HOW TO COMPLETE THIS TASK -> I'd like the entries repeated exactly, pictures omitted.

SUPPLIED RECORDS ->
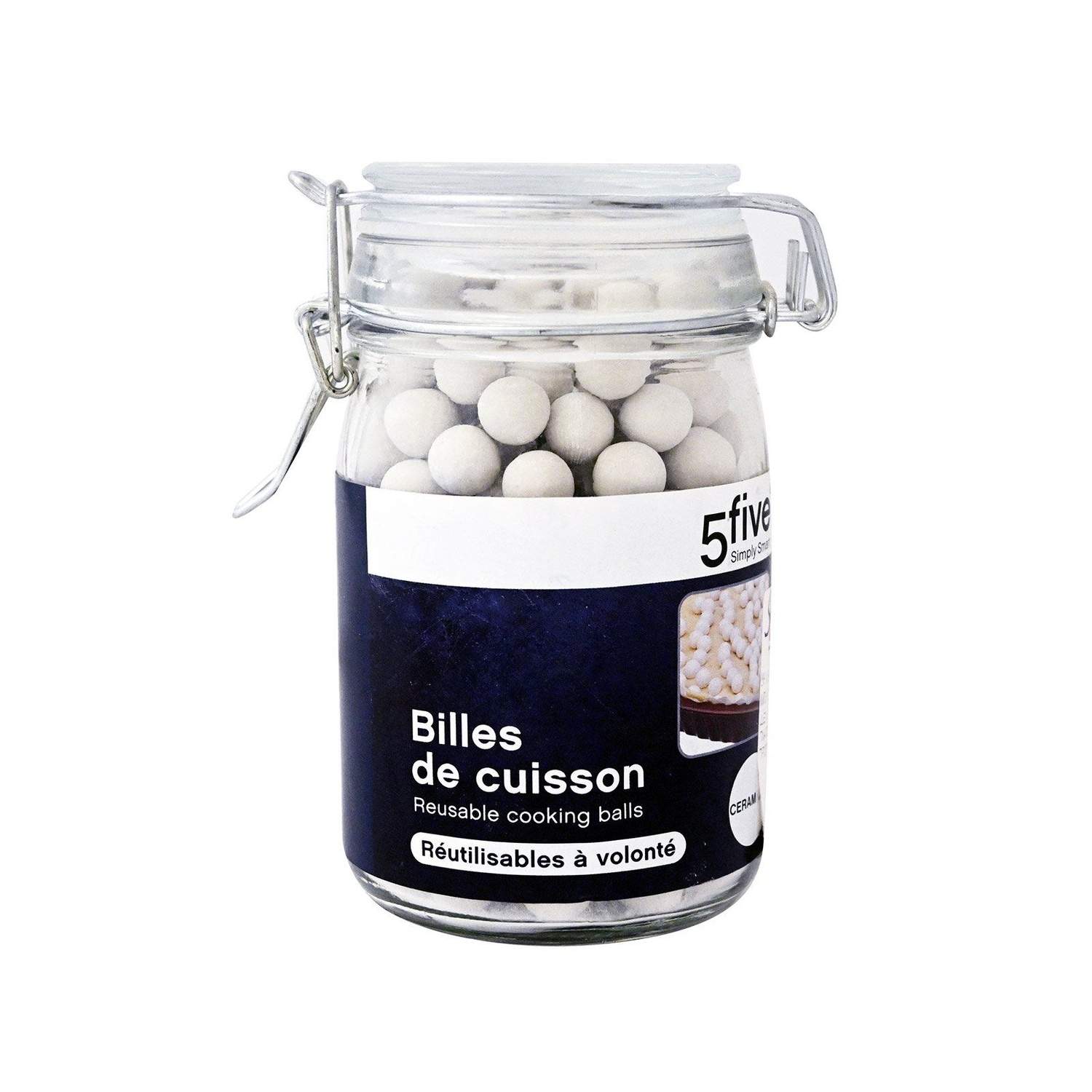 Alternativ bild 1 för 5five Bakbollar för kakor och tårtor, keramiska ärtor, vit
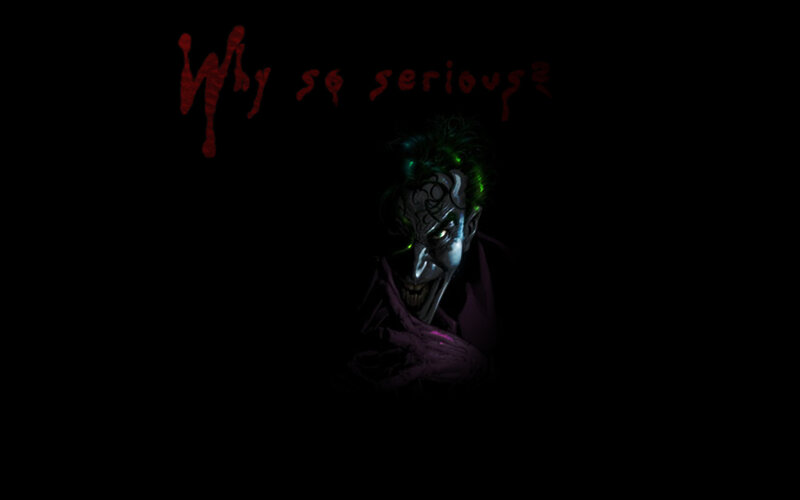 The Joker with a quote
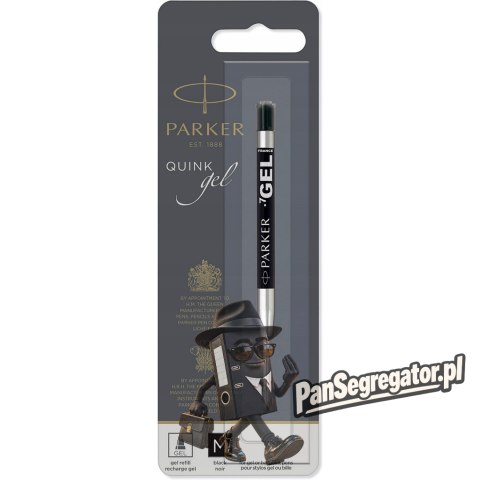 Wkład żelowy do długopisu 0,7mm czarny 1950344 PARKER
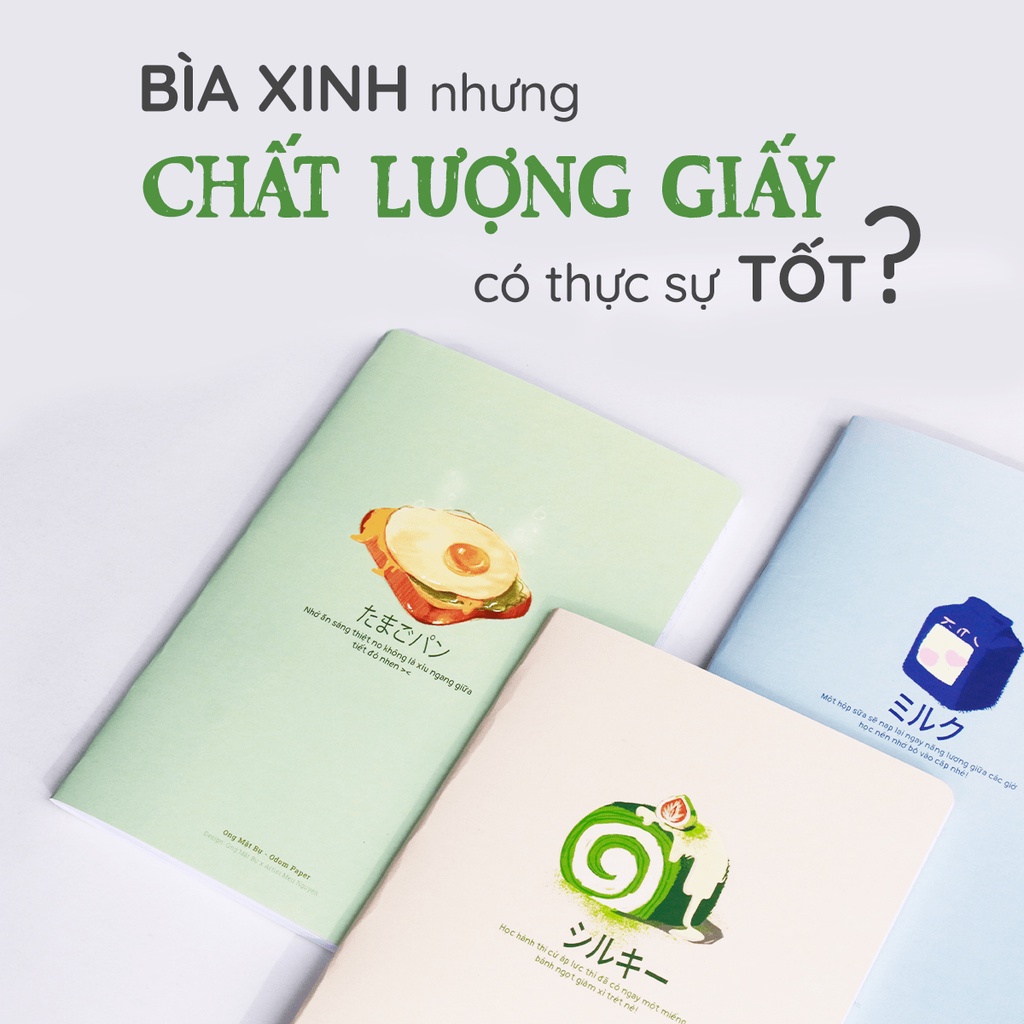 Vở ruột kẻ ngang 100 Gsm - 80 Trang - Bìa Bánh Ngọt - Ong Mặt Bự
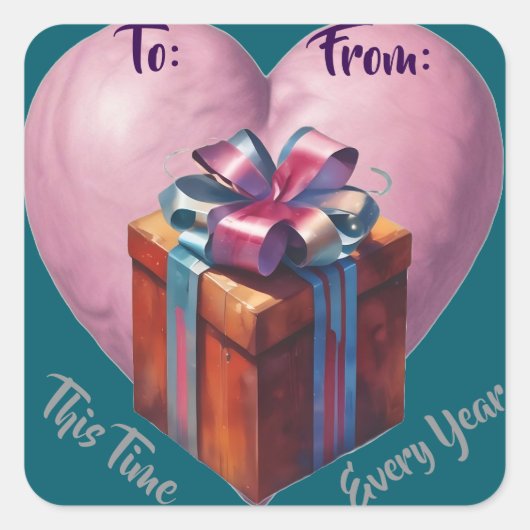 AI Gift Labels van/naar Stickers (Voorkant)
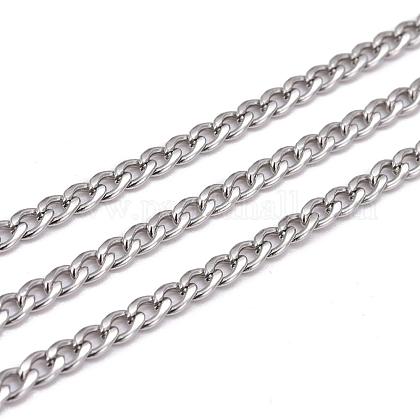 304 витые цепочки из нержавеющей стали для изготовления мужских ожерелий CHS-K001-86-1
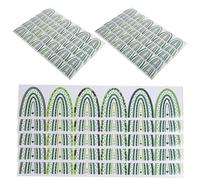 WOONEKY 15 Feuilles Bordure Autocollante Décorative Saint Patrick Motif Arc-ciel Bordure Adorable pour Tableau et Panneaux Affichage Fournitures de Festival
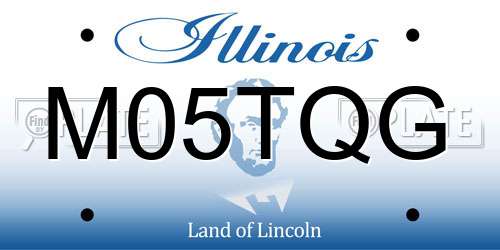 M05TQG Illinois License Plate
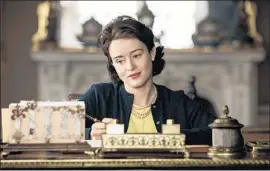  ?? Stuart Hendry Netflix ?? CLAIRE FOY received a nomination for playing a young Queen Elizabeth II in Netf lix’s “The Crown.” She won a Golden Globe for the role last season.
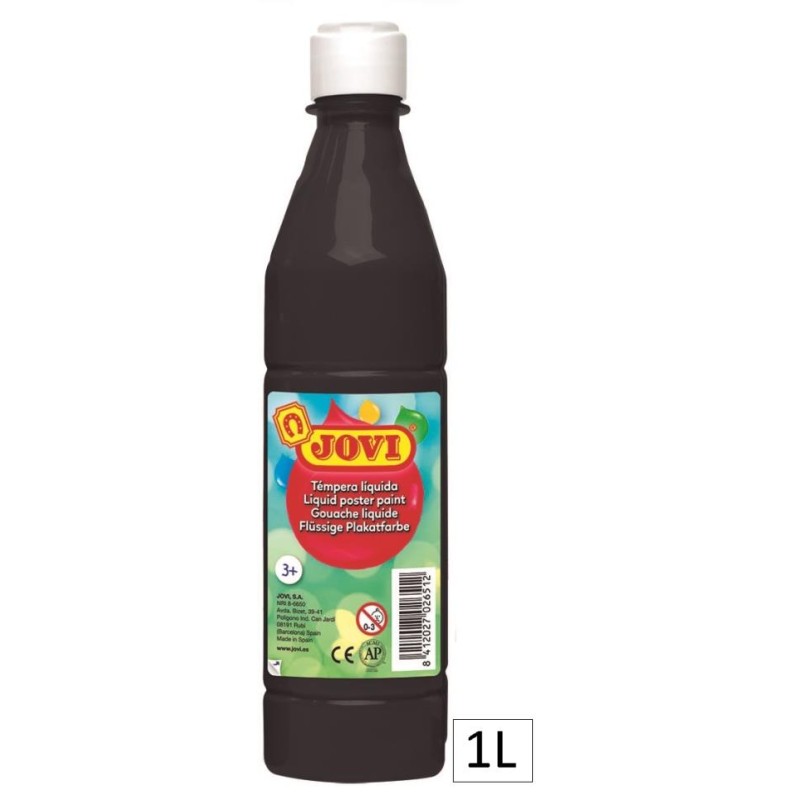 1-TEMPERA LIQUIDA JOVI 1L. NEGRE (6)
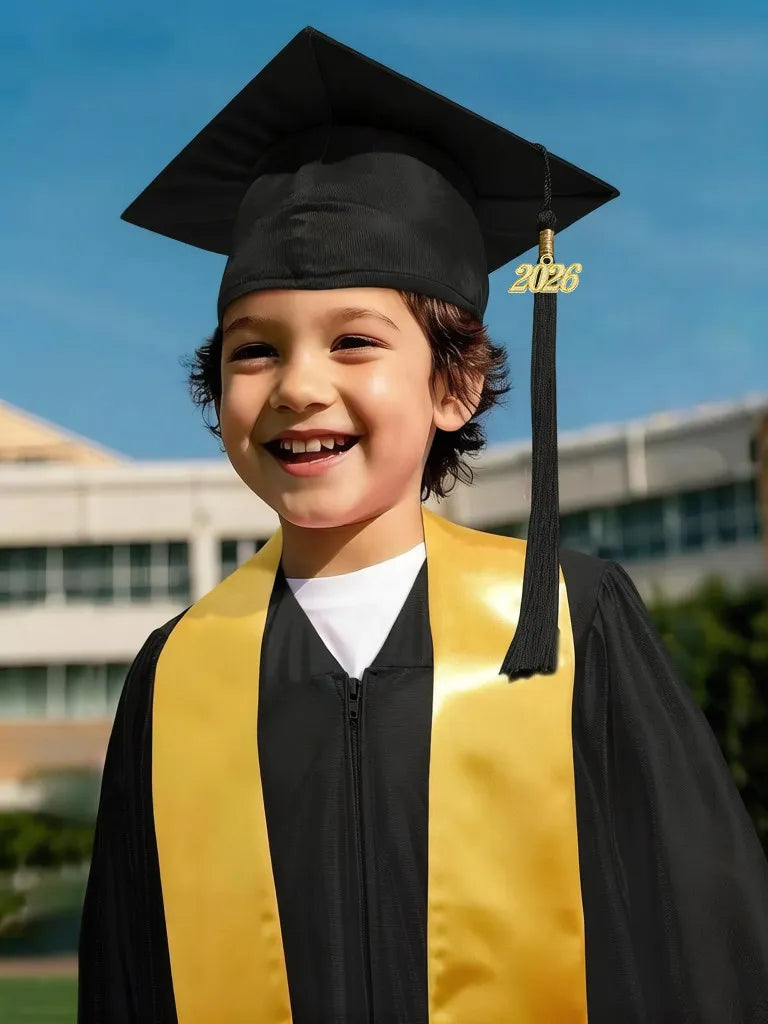 Kids Graduation Gown Cap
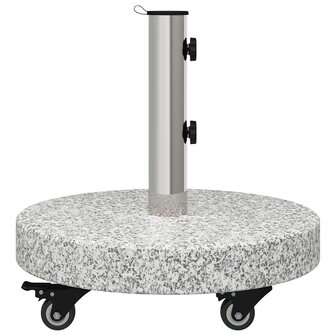 Parasolvoet Verstelbaar Grijs 45 x 45 x 42.5 cm Graniet en RVS 5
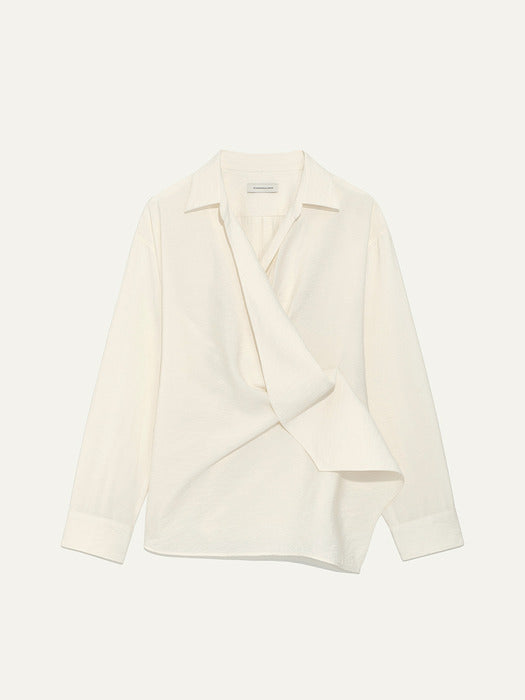 Kindersalmon Fluid Shirt White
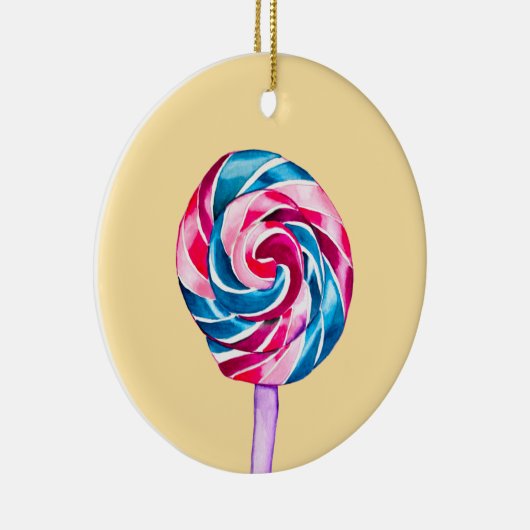 Farbenfrohe Süßwarenkunst Keramik Ornament (Rechts)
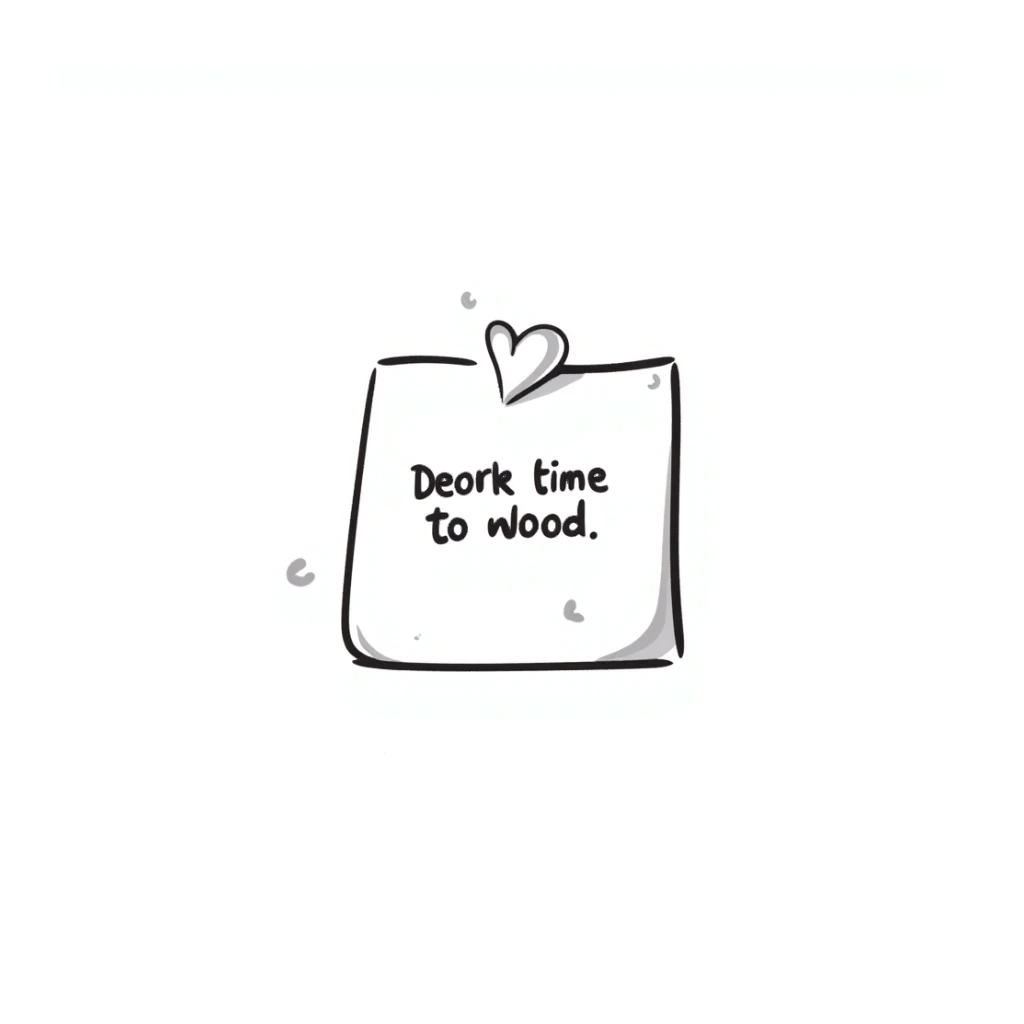 heart-shaped sticky note with handwritten text sticker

TASK SOLUTION ->
 Alternativ bild 1 för 5five Bakbollar för kakor och tårtor, keramiska ärtor, vit
 The Joker with a quote
 Wkład żelowy do długopisu 0,7mm czarny 1950344 PARKER
 Vở ruột kẻ ngang 100 Gsm - 80 Trang - Bìa Bánh Ngọt - Ong Mặt Bự
 AI Gift Labels van/naar Stickers (Voorkant)
 304 витые цепочки из нержавеющей стали для изготовления мужских ожерелий CHS-K001-86-1
 WOONEKY 15 Feuilles Bordure Autocollante Décorative Saint Patrick Motif Arc-ciel Bordure Adorable pour Tableau et Panneaux Affichage Fournitures de Festival
 M05TQG Illinois License Plate
  ?? Stuart Hendry Netflix ?? CLAIRE FOY received a nomination for playing a young Queen Elizabeth II in Netf lix’s “The Crown.” She won a Golden Globe for the role last season.
 1-TEMPERA LIQUIDA JOVI 1L. NEGRE (6)
 Kids Graduation Gown Cap
 Parasolvoet Verstelbaar Grijs 45 x 45 x 42.5 cm Graniet en RVS 5
 Kindersalmon Fluid Shirt White
 Farbenfrohe Süßwarenkunst Keramik Ornament (Rechts)
 heart-shaped sticky note with handwritten text sticker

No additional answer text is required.